Last Thursday was one of those days. You know the ones — you don’t really have anything to complain about, but you get on a mental hamster wheel and before you know it you find yourself scowling at the world, drenched in self-pity.
Fortunately, there is a solution for self-pity: rhubarb.
Even more fortunately, we are right in the middle of rhubarb season. As it turns out, aside from pie, rhubarb is a rockstar ingredient in cocktails. It is sweet and sour (well, OK, mostly sour, but it will be sweet by the time we’re done with it) and princess pink.
A rhubarb margarita, you ask? Yes, please.
Oh, you meant a rhubarb sidecar? Even better.

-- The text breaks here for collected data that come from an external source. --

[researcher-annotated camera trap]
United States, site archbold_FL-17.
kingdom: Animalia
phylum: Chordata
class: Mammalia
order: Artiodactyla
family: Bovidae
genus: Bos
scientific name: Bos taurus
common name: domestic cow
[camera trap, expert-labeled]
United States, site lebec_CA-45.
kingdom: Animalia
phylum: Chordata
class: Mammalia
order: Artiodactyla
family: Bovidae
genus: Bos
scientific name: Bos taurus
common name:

We’ll do something with gin this time (see below), but first we need to make some rhubarb syrup.
Rhubarb Syrup
- 1 pound or so of cleaned rhubarb stalks, chopped to half-inch dice. (The actual amount doesn’t matter too much, so long as you use an equal amount of sugar.)
- 1 pound or so of granulated sugar – the same amount as the rhubarb, by weight.

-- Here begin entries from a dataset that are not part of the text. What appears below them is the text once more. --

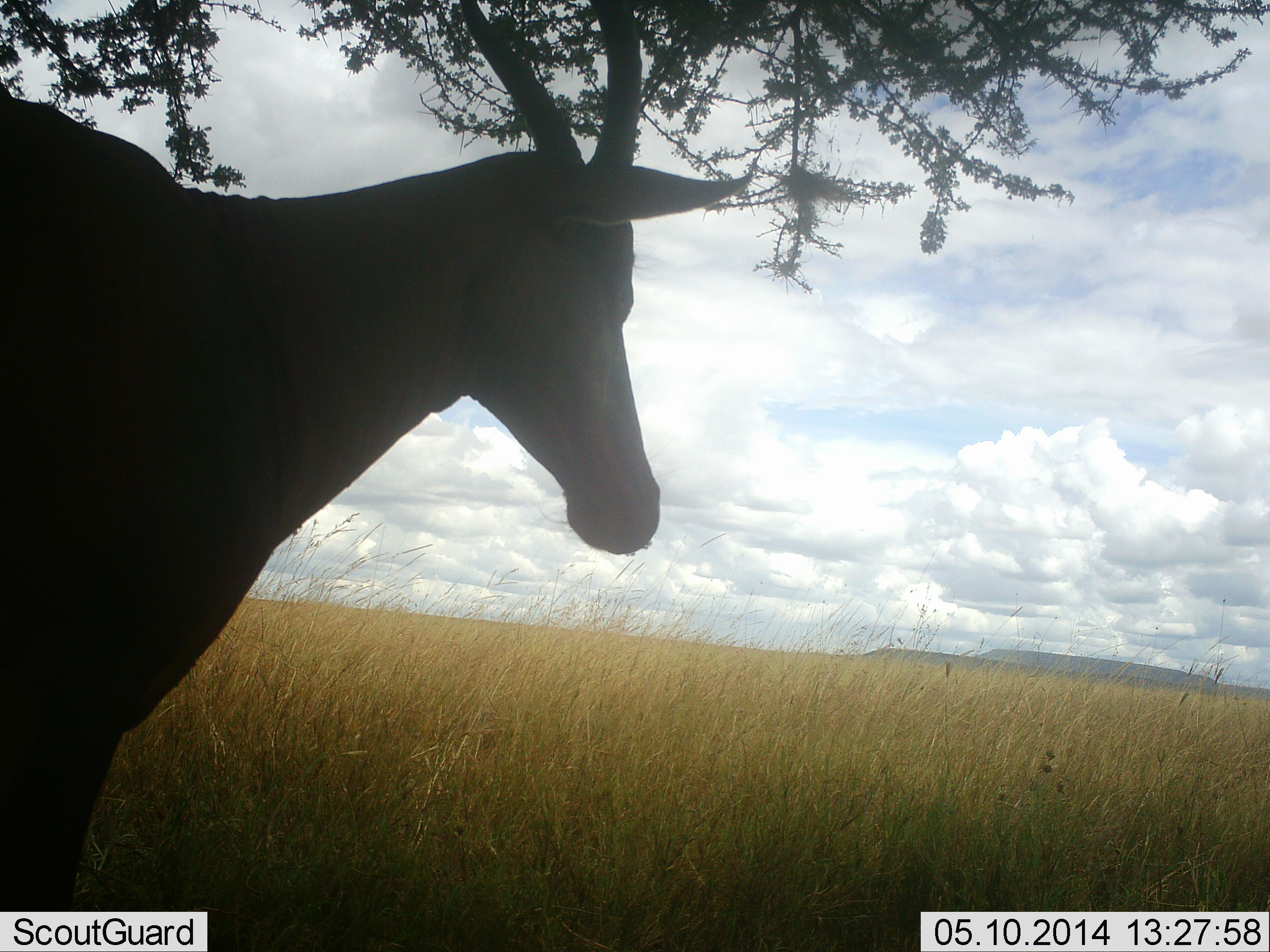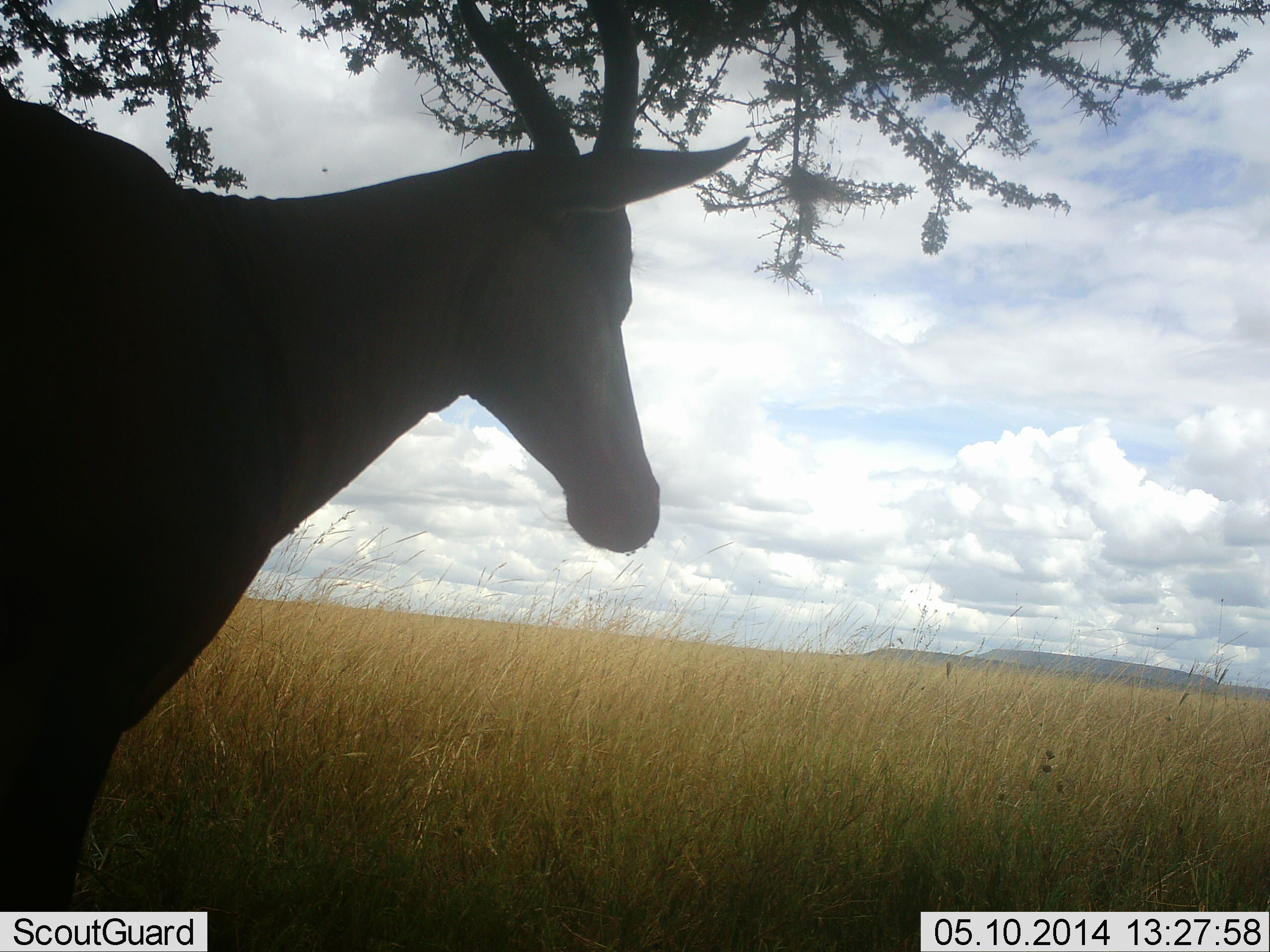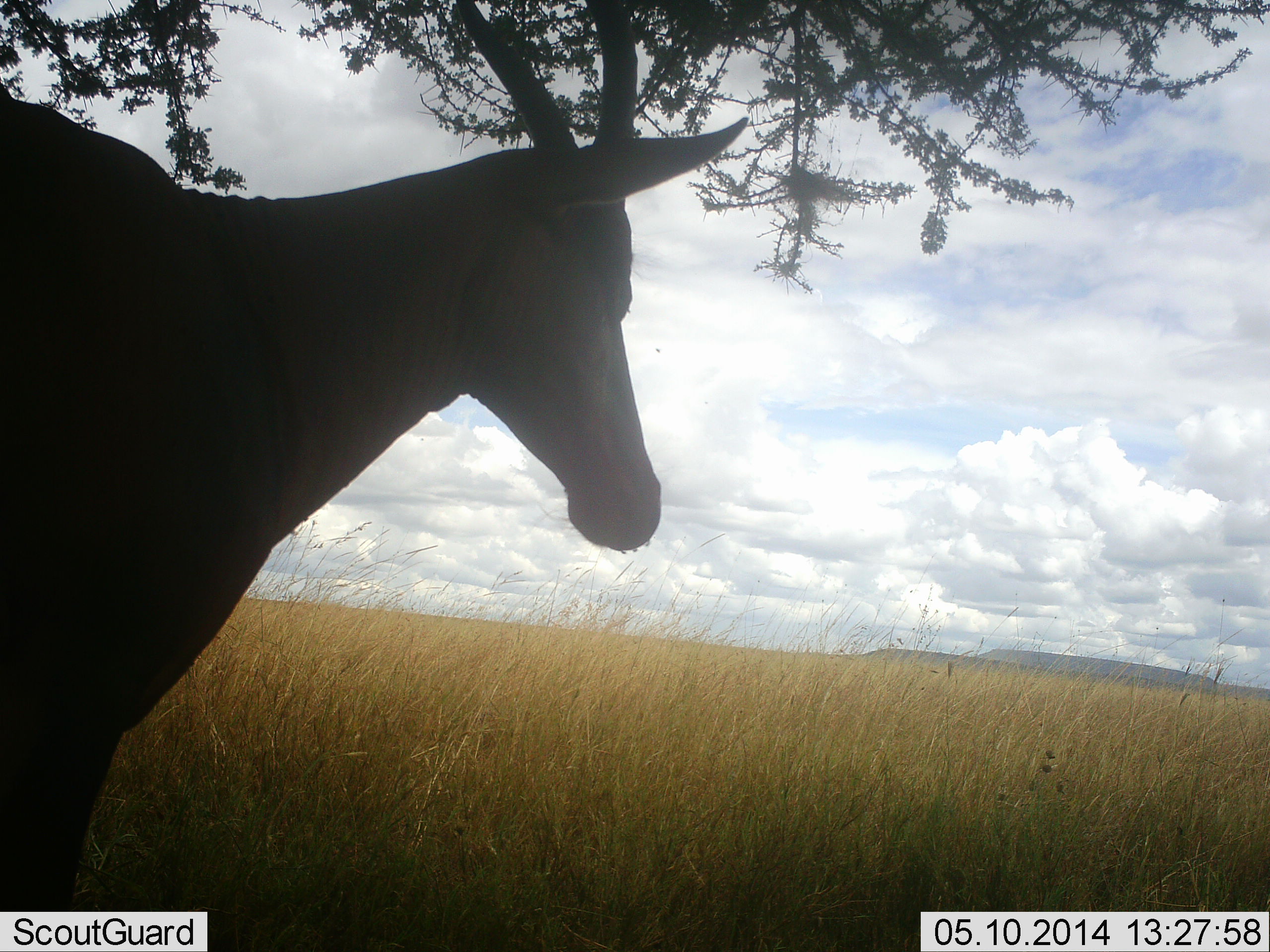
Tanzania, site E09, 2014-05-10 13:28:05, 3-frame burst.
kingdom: Animalia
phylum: Chordata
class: Mammalia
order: Artiodactyla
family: Bovidae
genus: Damaliscus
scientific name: Damaliscus lunatus jimela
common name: topi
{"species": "topi (Damaliscus lunatus jimela)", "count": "1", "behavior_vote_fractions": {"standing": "100%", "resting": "20%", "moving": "0%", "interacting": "0%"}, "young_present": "0%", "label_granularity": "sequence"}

- Zest and juice of 1 lemon
Freeze the chopped rhubarb for several hours or overnight. This will form ice crystals that will poke holes in the rhubarb’s cell walls, releasing rhubarb juice more freely once we start cooking.

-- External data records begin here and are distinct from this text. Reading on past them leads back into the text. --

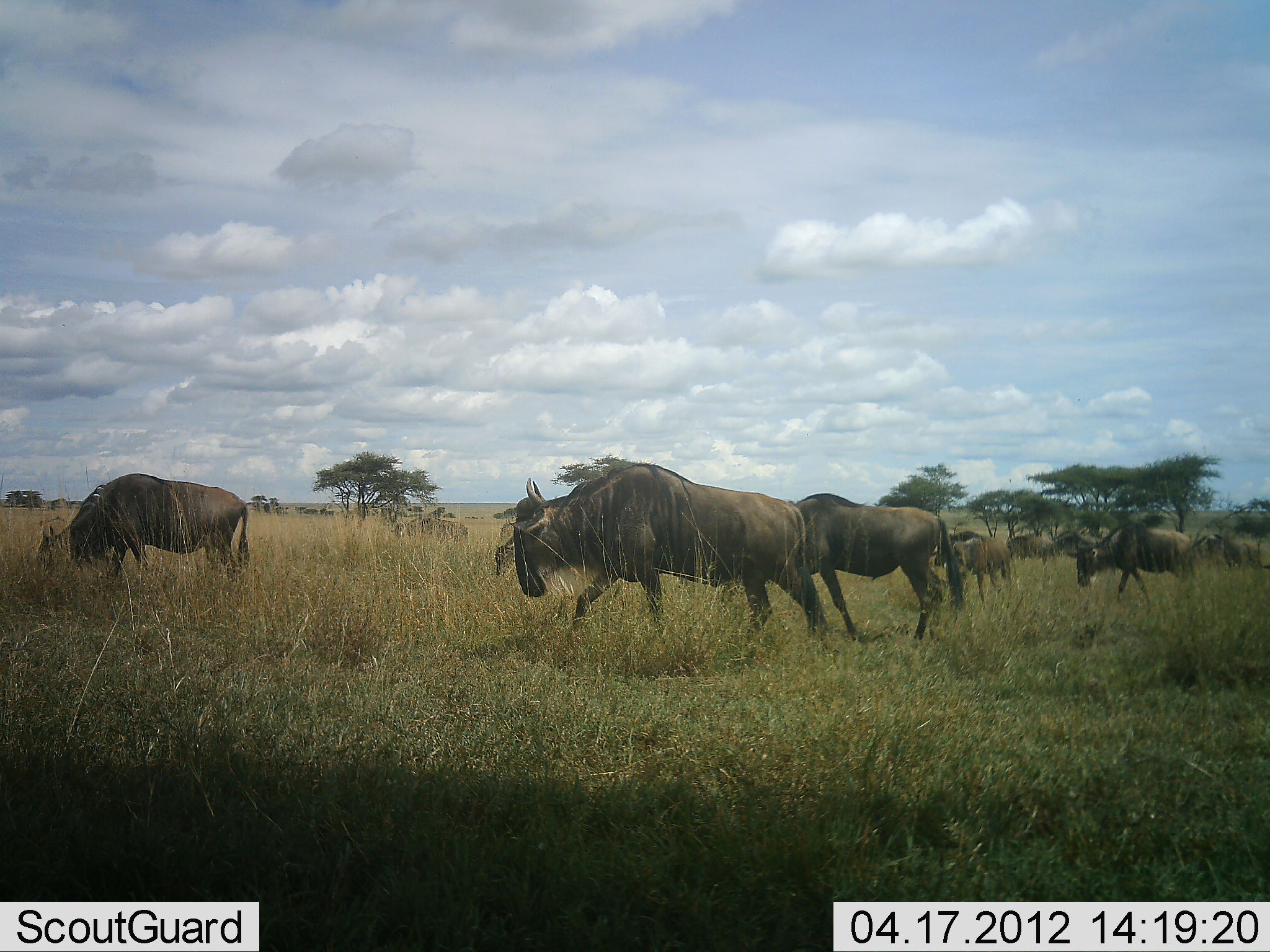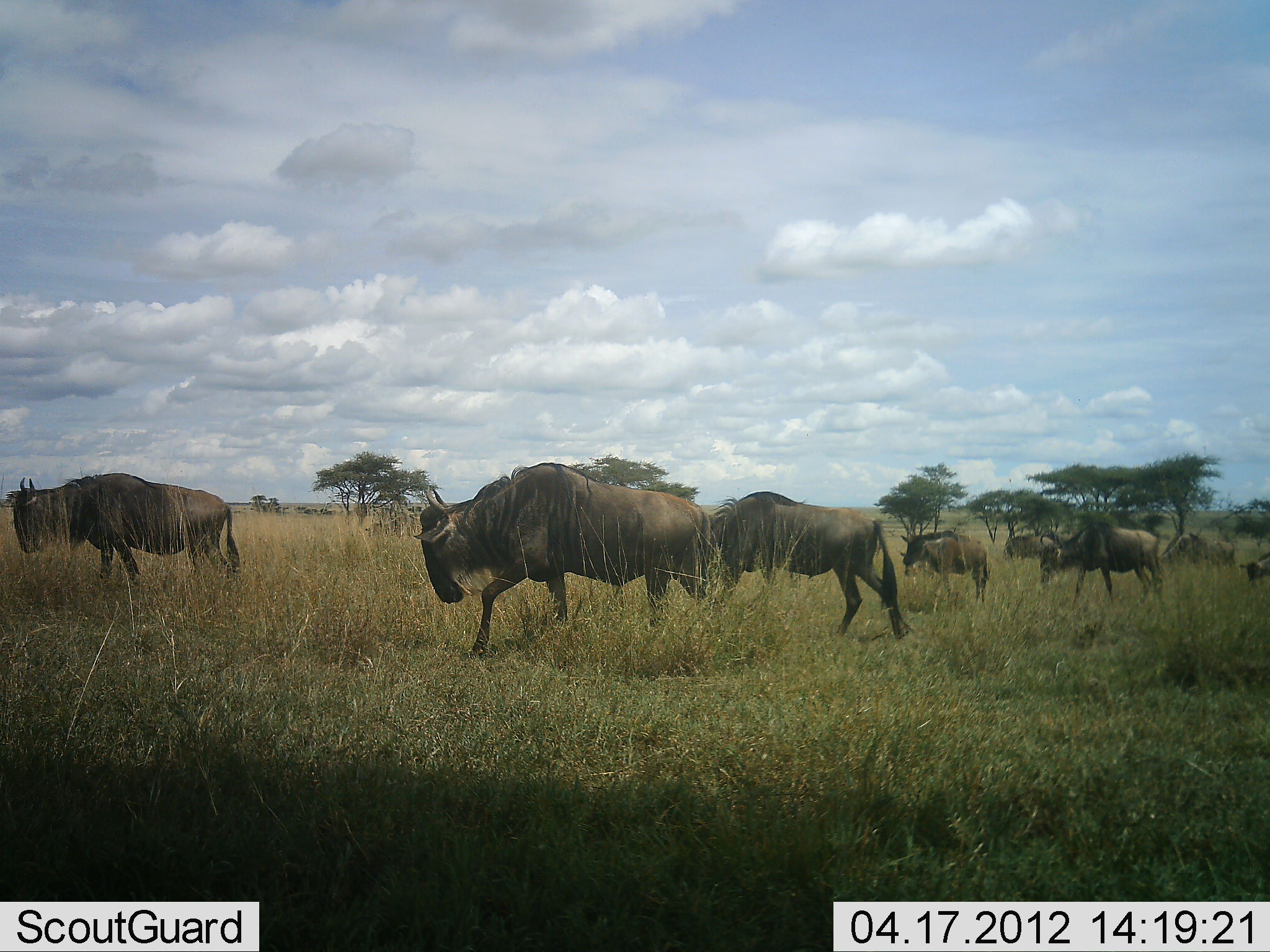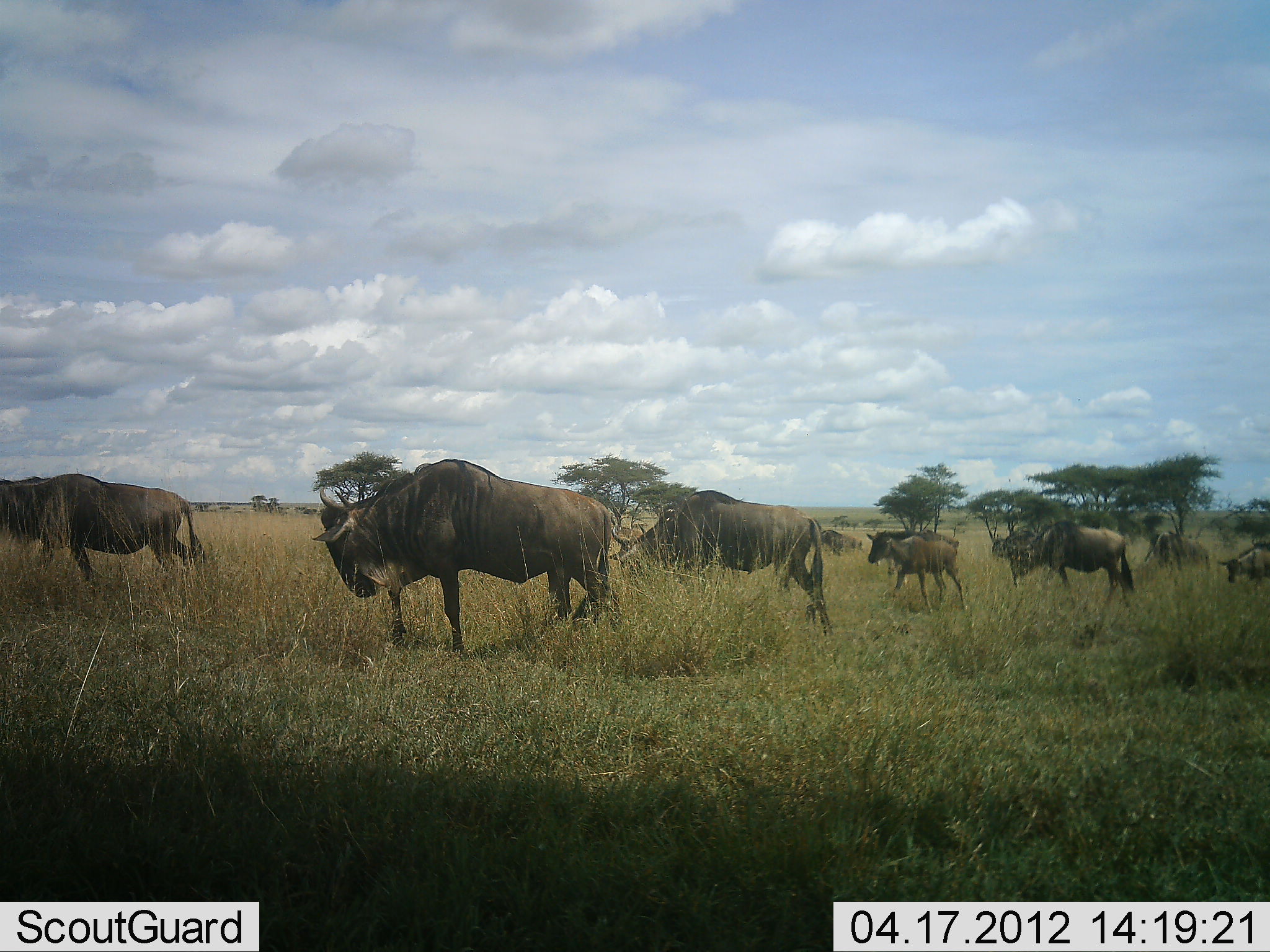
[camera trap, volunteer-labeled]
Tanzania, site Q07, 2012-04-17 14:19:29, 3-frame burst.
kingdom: Animalia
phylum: Chordata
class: Mammalia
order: Artiodactyla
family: Bovidae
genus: Connochaetes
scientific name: Connochaetes taurinus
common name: blue wildebeest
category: wildebeest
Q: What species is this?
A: Wildebeest (blue wildebeest) (Connochaetes taurinus).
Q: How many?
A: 8.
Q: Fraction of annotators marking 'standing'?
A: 7%.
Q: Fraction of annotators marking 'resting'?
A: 0%.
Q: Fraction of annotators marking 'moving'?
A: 93%.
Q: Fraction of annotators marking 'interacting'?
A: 3%.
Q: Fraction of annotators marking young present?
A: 21%.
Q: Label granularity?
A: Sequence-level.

Later, combine the frozen rhubarb, lemon zest, and the sugar in a saucepan, and cook over medium heat, stirring occasionally, until you get a sort of rhubarb compote swimming in juice, and the juice comes to a boil. Stir in the lemon juice, then take it off the heat and set it aside for an hour or so to sort of collapse in on itself.
Strain through a fine-mesh strainer. Eat the rhubarb compote over ice cream or on a buttered crumpet, and use the pink syrup for cocktails.
Just such a cocktail – Rose & Rhubarb
- 2 ounces botanical gin – At the moment, I’m enjoying Hendrick’s Oasium very much
- 1 ounce fresh-squeezed lemon juice
- 3/4 ounce rhubarb syrup (see above)
- 5 drops rose water – You might want to work your way up to five drops. Rose water can be tricky stuff. One drop too little, and you can’t really taste it, and one drop too much, whatever you’re making ends up tasting like grandmother soap. I had to throw away a perfectly good pear crumble once because I wasn’t paying attention and added a little too much rose water, and it ended up tasting like a rear-view mirror air freshener.
- 2 to 3 ounces plain seltzer
Combine the gin, lemon juice, rhubarb syrup and rose water with ice in a cocktail shaker. Shake thoroughly, and strain over fresh ice in a rocks glass. Top with club soda and stir gently.
Sit somewhere with a gentle breeze and listen to a mostly forgotten song from your youth as you sip this — anything from Meat Loaf’s 1977 album Bat Out of Hell will serve this purpose very well. (Though, admittedly, that’s from my youth). As promised, this pretty, pink drink is sweet and sour and a little floral.
After two of them, you probably won’t take yourself quite so seriously.